-----------------------------------------------------------------------------
Real-World Video Dubbing Test Set

Version 1.0
August 30, 2022
-----------------------------------------------------------------------------


1. OVERVIEW

Considering the scarcity of real-world video dubbing dataset (i.e., motion pictures with golden cross-lingual
source and target speech), we construct a test set collected from dubbed films to provide comprehensive evaluations 
of video dubbing systems.

We select nine popular films translated from English to Chinese, which are of high manual translation
and dubbing quality, and contain rich genres such as love, action, scientific fiction, etc.


2. PROCESS

With the aim of preventing copyright infringement, we provide the processing pipeline of test set, instead of the original data set. 
The following is the processing pipeline for the test set.

2.1 Download Films
    In this work, we select nine popular films translated from English to Chinese, which are of high manual translation
    and dubbing quality, and contain rich genres such as love, action, scientific fiction, etc.
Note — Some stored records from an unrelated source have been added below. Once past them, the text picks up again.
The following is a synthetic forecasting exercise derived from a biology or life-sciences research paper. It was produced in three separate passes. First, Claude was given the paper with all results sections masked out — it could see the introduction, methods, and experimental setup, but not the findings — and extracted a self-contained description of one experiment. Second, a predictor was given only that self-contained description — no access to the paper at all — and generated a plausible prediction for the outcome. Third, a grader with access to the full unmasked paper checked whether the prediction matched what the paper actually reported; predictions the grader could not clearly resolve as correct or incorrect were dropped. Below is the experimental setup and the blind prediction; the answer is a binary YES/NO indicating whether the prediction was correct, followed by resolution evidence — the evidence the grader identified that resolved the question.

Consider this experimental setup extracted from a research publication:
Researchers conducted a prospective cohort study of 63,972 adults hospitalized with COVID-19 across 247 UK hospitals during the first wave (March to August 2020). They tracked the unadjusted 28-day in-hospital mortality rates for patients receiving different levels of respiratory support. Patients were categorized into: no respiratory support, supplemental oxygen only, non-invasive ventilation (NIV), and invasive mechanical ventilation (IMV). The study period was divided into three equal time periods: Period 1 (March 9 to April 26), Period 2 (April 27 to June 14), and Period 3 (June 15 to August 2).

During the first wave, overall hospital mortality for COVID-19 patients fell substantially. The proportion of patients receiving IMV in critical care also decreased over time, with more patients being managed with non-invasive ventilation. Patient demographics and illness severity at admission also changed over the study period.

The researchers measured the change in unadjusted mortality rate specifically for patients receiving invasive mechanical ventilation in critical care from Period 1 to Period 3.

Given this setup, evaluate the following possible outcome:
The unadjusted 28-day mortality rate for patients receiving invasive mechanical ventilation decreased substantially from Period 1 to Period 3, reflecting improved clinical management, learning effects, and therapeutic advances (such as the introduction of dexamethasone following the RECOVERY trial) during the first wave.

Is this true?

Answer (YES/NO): NO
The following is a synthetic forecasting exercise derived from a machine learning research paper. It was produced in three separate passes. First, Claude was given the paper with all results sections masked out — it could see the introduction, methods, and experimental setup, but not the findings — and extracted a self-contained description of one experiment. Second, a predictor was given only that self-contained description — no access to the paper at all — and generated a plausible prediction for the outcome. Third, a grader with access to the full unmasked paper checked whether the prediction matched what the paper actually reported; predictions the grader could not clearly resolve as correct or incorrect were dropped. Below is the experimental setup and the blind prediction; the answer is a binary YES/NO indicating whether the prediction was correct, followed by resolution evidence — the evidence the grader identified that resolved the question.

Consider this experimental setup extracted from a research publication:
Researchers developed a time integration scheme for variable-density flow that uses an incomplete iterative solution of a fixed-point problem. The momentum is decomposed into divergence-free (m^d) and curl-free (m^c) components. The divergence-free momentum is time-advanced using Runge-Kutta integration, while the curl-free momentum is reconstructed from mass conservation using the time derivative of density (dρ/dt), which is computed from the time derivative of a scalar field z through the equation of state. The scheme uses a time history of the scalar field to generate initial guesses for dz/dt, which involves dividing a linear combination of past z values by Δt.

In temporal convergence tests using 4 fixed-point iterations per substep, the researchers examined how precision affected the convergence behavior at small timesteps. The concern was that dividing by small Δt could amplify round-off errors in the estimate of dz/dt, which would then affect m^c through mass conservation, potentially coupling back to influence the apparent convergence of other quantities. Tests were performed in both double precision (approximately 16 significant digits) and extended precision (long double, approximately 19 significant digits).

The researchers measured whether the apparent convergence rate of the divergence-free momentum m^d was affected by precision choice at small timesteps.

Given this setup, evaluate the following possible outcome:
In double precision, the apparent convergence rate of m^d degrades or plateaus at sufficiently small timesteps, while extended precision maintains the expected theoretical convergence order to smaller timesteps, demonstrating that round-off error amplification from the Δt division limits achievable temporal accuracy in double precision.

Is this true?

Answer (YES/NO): YES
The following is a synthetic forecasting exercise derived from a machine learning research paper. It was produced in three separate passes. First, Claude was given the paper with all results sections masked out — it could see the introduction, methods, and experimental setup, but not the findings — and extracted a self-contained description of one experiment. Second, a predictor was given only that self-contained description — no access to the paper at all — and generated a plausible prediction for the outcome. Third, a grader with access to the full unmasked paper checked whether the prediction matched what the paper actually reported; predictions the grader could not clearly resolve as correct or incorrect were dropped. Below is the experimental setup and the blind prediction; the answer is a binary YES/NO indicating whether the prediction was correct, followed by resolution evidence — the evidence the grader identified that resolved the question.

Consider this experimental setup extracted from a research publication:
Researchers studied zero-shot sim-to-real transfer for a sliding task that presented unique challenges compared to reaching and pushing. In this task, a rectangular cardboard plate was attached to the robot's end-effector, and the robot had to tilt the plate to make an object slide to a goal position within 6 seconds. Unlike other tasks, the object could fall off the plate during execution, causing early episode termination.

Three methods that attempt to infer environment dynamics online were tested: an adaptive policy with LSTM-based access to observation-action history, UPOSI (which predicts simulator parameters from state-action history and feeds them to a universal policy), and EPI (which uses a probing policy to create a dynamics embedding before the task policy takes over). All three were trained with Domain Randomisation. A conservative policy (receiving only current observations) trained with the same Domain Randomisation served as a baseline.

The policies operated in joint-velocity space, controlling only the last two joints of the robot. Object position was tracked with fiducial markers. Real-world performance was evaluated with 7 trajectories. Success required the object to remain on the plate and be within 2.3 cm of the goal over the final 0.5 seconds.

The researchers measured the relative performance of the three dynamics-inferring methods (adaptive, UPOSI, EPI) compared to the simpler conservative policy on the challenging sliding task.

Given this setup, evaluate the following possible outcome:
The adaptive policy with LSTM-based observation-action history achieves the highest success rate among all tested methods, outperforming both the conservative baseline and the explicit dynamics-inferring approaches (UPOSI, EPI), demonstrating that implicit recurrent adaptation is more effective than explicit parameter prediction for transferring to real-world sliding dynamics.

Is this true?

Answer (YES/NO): NO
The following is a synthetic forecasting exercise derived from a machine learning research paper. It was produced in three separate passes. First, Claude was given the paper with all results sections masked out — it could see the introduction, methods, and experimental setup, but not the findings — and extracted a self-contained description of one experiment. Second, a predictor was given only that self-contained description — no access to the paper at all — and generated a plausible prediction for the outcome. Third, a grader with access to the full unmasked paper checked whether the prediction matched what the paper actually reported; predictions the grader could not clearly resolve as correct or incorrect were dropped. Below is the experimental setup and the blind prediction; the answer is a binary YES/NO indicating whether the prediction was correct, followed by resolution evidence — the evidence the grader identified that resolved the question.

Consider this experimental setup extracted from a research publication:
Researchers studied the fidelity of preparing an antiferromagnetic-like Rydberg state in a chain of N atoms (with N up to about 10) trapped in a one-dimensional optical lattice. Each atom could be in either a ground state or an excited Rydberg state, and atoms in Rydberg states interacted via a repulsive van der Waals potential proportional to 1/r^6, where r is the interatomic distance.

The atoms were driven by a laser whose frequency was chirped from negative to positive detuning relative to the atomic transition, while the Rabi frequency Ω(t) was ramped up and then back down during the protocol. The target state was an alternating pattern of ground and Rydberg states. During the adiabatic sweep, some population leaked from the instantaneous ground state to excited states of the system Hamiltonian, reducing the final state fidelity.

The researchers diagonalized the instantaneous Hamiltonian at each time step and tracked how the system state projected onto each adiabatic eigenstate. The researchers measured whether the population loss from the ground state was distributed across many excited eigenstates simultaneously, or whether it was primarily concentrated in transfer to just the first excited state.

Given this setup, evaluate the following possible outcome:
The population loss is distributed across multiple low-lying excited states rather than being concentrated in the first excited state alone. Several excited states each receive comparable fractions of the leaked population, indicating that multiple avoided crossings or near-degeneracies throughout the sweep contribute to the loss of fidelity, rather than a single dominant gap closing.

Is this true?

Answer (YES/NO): NO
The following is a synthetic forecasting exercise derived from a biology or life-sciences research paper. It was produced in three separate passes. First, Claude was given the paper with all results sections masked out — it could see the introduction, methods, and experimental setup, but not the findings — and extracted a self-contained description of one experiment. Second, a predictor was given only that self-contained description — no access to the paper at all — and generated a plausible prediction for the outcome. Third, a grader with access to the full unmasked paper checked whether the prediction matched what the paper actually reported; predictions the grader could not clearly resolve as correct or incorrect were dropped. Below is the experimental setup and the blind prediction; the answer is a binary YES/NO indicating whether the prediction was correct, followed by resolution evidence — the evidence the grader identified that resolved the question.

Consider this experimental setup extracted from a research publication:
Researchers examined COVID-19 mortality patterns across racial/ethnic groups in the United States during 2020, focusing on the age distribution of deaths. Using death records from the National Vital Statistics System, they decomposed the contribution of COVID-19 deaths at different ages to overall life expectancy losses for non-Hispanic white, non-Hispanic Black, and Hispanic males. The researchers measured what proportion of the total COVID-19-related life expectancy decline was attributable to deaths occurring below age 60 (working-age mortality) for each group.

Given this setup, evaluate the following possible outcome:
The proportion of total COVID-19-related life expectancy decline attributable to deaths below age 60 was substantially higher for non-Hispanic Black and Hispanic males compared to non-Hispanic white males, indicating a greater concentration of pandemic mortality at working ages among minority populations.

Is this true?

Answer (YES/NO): YES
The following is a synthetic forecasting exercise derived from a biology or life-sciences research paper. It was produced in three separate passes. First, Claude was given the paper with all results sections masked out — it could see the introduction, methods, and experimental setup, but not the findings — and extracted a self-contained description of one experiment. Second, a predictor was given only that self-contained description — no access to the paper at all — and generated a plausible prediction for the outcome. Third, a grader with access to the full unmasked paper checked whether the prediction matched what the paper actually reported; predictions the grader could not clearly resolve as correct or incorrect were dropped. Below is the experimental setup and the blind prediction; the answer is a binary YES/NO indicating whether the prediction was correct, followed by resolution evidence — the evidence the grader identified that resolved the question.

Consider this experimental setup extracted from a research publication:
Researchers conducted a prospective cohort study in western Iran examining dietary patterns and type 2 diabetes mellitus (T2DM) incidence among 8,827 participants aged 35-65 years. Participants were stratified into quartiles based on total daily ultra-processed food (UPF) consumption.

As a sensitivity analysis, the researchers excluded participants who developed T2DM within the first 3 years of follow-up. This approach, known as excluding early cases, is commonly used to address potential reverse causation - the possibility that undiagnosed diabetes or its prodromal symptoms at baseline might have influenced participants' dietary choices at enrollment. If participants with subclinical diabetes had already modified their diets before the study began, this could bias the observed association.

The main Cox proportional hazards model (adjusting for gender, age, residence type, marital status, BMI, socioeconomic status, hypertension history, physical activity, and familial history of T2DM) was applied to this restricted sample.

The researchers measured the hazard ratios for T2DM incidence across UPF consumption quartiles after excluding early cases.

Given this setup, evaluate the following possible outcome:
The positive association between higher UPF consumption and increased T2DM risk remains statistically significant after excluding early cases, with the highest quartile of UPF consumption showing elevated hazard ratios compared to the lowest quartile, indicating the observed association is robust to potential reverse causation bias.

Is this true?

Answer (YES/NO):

    Here is the list of films:
    ===============
    |
    .- Iron Man 1
    |
    .- Iron Man 2
    |
    .- Captain America 3
    |
    .- The Notebook
    |
    .- Flipped
    |
    .- About Time
    |
    .- Fast & Furious 1
    |
    .- Fast & Furious 2
    |
    .- A Walk in the Clouds

2.2 Cut conversation clips from films
    Following these criteria: 
        1) The clip duration is around 1 ∼ 3 minutes. 
        2) More than 10 sentences are involved in each clip, which contains both long and short sentences.
        3) The face of speaker is visible mostly during his or her talks, especially visible lips at the end of speech.
    Here are clips we cut from fils:
    ===============
    |
    .- Iron Man 1
        |
        .- 65:55 ~ 66:30
        |
        .- 69:55 ~ 70:38
    .- Iron Man 2
        |
        .- 12:12 ~ 13:04
        |
        .- 39:15 ~ 41:20
        |
        .- 43:32 ~ 34:19
        |
        .- 64:20 ~ 65:57
        |
        .- 110:42 ~ 111:28
    .- Captain America 3
        |
        .- 16:42 ~ 18:12
        |
        .- 19:02 ~ 20:16
        |
        .- 20:14 ~ 21:18
        |
        .- 22:08 ~ 23:35
        |
        .- 27:07 ~ 30:38
        |
        .- 29:59 ~ 30:40
        |
        .- 50: 43 ~ 52:37
        |
        .- 74:26 ~ 75:07
        |
        .- 77:15 ~ 78:23
        |
        .- 122:19 ~ 124:14
    .- The Notebook
        |
        .- 04:08 ~ 05:08
        |
        .- 08:52 ~ 10:31
    .- Flipped
        |
        .- 10:35 ~ 11:04
        |
        .- 12:05 ~ 13:14
        |
        .- 28:41 ~ 29:59
        |
        .- 34:30 ~ 36: 08
        |
        .- 36:58 ~ 38:00
        |
        .- 59:25 ~ 61:11
    .- About Time
        |
        .- 04:37 ~ 06:26
        |
        .- 09:06 ~ 10:06
        |
        .- 13:52 ~ 14:47
        |
        .- 15:17 ~ 16:15
        |
        .- 36:31 ~ 38:00
        |
        .- 62:06 ~ 63:15
    .- Fast & Furious 1
        |
        .- 35:08 ~ 36:02
        |
        .- 36:14 ~ 36:30
        |
        .- 37:15 ~ 37:49
        |
        .- 55:03 ~ 56:02
    .- Fast & Furious 2
        |
        .- 15:45 ~ 17:17
        |
        .- 36:07 ~ 37:22
        |
        .- 66:33 ~ 67:30
        |
        .- 69:40 ~ 70:30
    .- A Walk in the Clouds
        |
        .- 17:10 ~ 18:52
        |
        .- 30:55 ~ 32:17
        |
        .- 61:14 ~ 62:26

2.3 Automatic Speech Recognition (ASR)
    Perform speech recognition and manual correction to obtain text transcripts in source and target languages.
    We recommend using Microsoft Azure's ASR service (https://azure.microsoft.com/en-us/services/cognitive-services/speech-to-text/?cdn=disable#features), 
    which is highly accurate and efficient.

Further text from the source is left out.